Games seem to be a popular escape during the economic pullback; fourth-quarter sales at the GameStop retail chain shot up 22% to $3.5 billion. "Video games are viewed as relatively cheap entertainment," GameStop chief Daniel DeMatteo said in the company's most recent conference call.
Second-hand games generate more than 40% of GameStop's profits. The chain sells consoles and games at more than 6,200 stores, mainly in the US. Digital distribution of games looms as a risk to GameStop, but that's still far off, Morningstar analyst Sunit Gogia says. (GameStar closed below $27 Monday—Editor.)
Coinstar's business niche is that dead zone in stores between the cash registers and the front door. Coinstar partly fills that space with mundane coin-counting machines.

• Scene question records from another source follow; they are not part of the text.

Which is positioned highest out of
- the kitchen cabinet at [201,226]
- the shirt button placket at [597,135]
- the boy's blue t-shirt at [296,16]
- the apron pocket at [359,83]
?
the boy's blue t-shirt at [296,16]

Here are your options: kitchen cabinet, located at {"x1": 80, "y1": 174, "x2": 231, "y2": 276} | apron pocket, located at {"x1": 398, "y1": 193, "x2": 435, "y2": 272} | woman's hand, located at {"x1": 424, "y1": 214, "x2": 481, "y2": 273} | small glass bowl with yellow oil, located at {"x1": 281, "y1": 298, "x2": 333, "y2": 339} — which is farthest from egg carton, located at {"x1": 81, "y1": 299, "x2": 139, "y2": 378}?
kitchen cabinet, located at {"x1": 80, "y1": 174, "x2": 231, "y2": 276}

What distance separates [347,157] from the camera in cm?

But it also puts in rides for kids, vending machines, and those notorious crane games that tease money out of your wallet.
Coinstar has these kinds of machines in more than 90,000 stores, banks, and restaurants, but the one that's really bringing in the bucks right now is a DVD kiosk called Redbox, [which] lets customers rent movies for a mere $1 a night.
Redbox revenue grew 52% last year and constituted 20% of Coinstar's revenue. The company expects Redbox sales to grow 80% this year; it may bring in as much as $750 million. (Coinstar closed above $34 Monday—Editor.)